What does this implement/fix? Explain your changes.

  • multivariate forecasting framework based on existing input validation and tag system
  • column forecaster as example

Does your contribution introduce a new dependency? If yes, which one?

No

Notes

  • Requires changes to unit testing framework to accommodate multivariate forecasting

@fkiraly
Copy link
Copy Markdown
Collaborator

fkiraly commented Jun 28, 2021

Questions:

  • would this approach, if carried out, require re-working all forecasters individually?
  • would a forecaster that has the multivariate tag accept only pd.DataFrame and not pd.Series anymore?

@mloning
Copy link
Copy Markdown
Contributor Author

mloning commented Jun 28, 2021

  • No, not as far as I can see. We would have to implement new multivariate forecasters and make changes to the existing univariate forecasters if we want them to accept multivariate series natively, rather than using the ColumnForecaster.
  • In this PR yes, but that could easily be accommodated if desired, by casting a pd.Series into a pd.DataFrame (e.g. via y.to_frame()) in the check_y function. The internal type in _fit would always be pd.DataFrame for pure multivariate forecasters (forecasters with tags multivariate-only=True and univariate-only=False), and always pd.Series for pure univariate forecasters.

@fkiraly
Copy link
Copy Markdown
Collaborator

fkiraly commented Jun 28, 2021

Is there a STEP that you are implementing here?

@mloning
Copy link
Copy Markdown
Contributor Author

mloning commented Jun 28, 2021

This is my STEP in a way. There are a few things missing from the PR yet to be a full implementation, but I hope the idea becomes clear.

@fkiraly
Copy link
Copy Markdown
Collaborator

fkiraly commented Jun 28, 2021

There should be a STEP for any major interface changes for a core module like this, outlining precisely how the end result would look like. I don't think it's fair to ask a reviewer to extrapolate from a punctual change to the final state without any specs, or to ask reviewers to approve without a clear worked out design.

Especially, I think a number of questions remain open what the implications would be, for instance:

  • what precisely is the required work, for individual classes - those that exist, and those that you would be planning to add? When is work needed, and expected, in the _fit, _predict, etc?
  • which interface contracts will this break, if any? For instance, will changing an estimator from univariate to multivariate throw an error in code relying on the older pd.Series interface because it now requires pd.DataFrame?
  • what is the meaning of the proposed tags? What happens if both multivariate-only and univariate-only are false? What is the intended behaviour in the permissible combination cases?
  • which internal type conversions precisely is this proposing, or not? You say conversions could be easily accommodated, but the important question is which conversions will actually happen in the proposed end state? And how precisely would this happen?

@Lovkush-A
Copy link
Copy Markdown
Collaborator

There should be a STEP for any major interface changes for a core module like this, outlining precisely how the end result would look like. I don't think it's fair to ask a reviewer to extrapolate from a punctual change to the final state without any specs, or to ask reviewers to approve without a clear worked out design.

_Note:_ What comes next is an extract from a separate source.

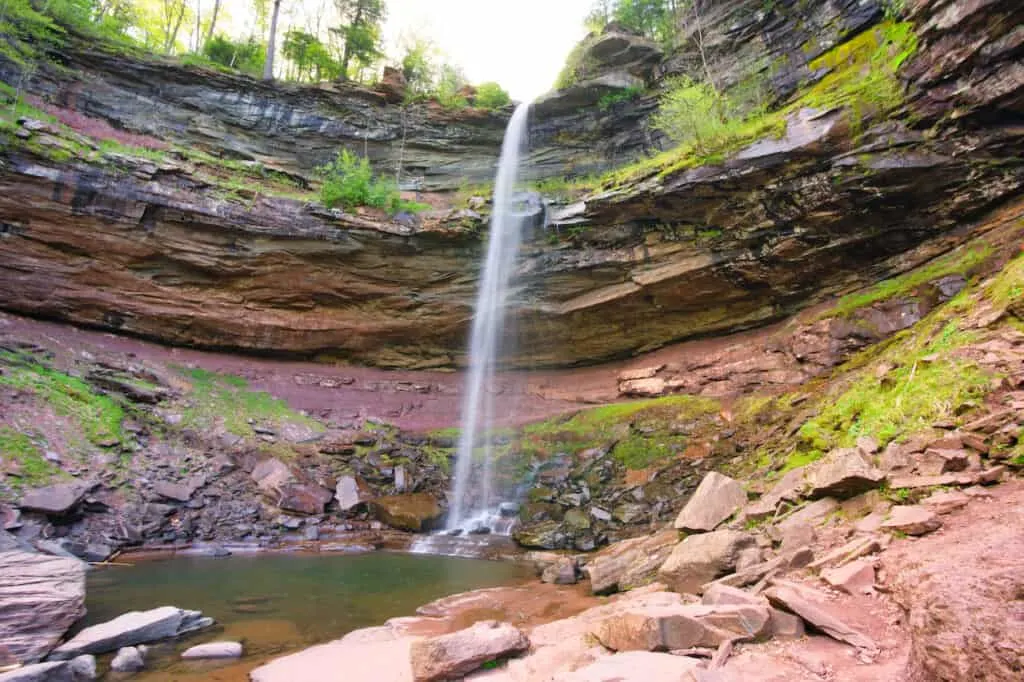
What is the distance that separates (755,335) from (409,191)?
17.4 m

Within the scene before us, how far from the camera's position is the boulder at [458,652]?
4.81 metres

I think this PR is still in its draft stages and so it not expecting a review yet. I'd be surprised if Markus is expecting you or anybody else to make a final decision with an incomplete design.

@fkiraly
Copy link
Copy Markdown
Collaborator

fkiraly commented Jun 29, 2021

I think this PR is still in its draft stages and so it not expecting a review yet. I'd be surprised if Markus is expecting you or anybody else to make a final decision with an incomplete design.

Yes, that makes sense, @Lovkush-A.

What is worth noting is that this design is in incompatible with #980, so logically this is suggesting a decision between: #980, this PR, or sth else.
I would be keen to hear @mloning's thoughts about this, regarding how you suggest we proceed with the discussion.

@fkiraly fkiraly mentioned this pull request Jun 29, 2021
2 tasks
@mloning
Copy link
Copy Markdown
Contributor Author

mloning commented Jun 29, 2021

Thanks for the review @Lovkush-A! Note that the unit tests are currently not running on the multivariate forecaster. Adding multivariate forecasting and the tag will require some new tests and changes to the existing test which I haven't implemented yet. The main purpose of this PR is to show what I had in mind for the multivariate forecasting framework.

@fkiraly I think these questions are good discussion points. Here are my quick answers, but happy to discuss them in more depth.

  • what precisely is the required work, for individual classes - those that exist, and those that you would be planning to add? When is work needed, and expected, in the _fit, _predict, etc?

No work is needed in _fit or _predict, except in those cases where we want a forecaster to handle both univariate and multivariate y.

  • which interface contracts will this break, if any? For instance, will changing an estimator from univariate to multivariate throw an error in code relying on the older pd.Series interface because it now requires pd.DataFrame?

It doesn't break any existing contracts as far as I can see. As said above, changing an estimator from univariate to multivariate will throw an error if a pd.Series is passed, but that could be handled easily.

  • what is the meaning of the proposed tags? What happens if both multivariate-only and univariate-only are false? What is the intended behaviour in the permissible combination cases?

We need to align on tag meaning more generally. Here, univariate-only means it only support univariate y, multivariate-only means it only supports multivariate y. They cannot both be true. They can both be false.

  • which internal type conversions precisely is this proposing, or not? You say conversions could be easily accommodated, but the important question is which conversions will actually happen in the proposed end state? And how precisely would this happen?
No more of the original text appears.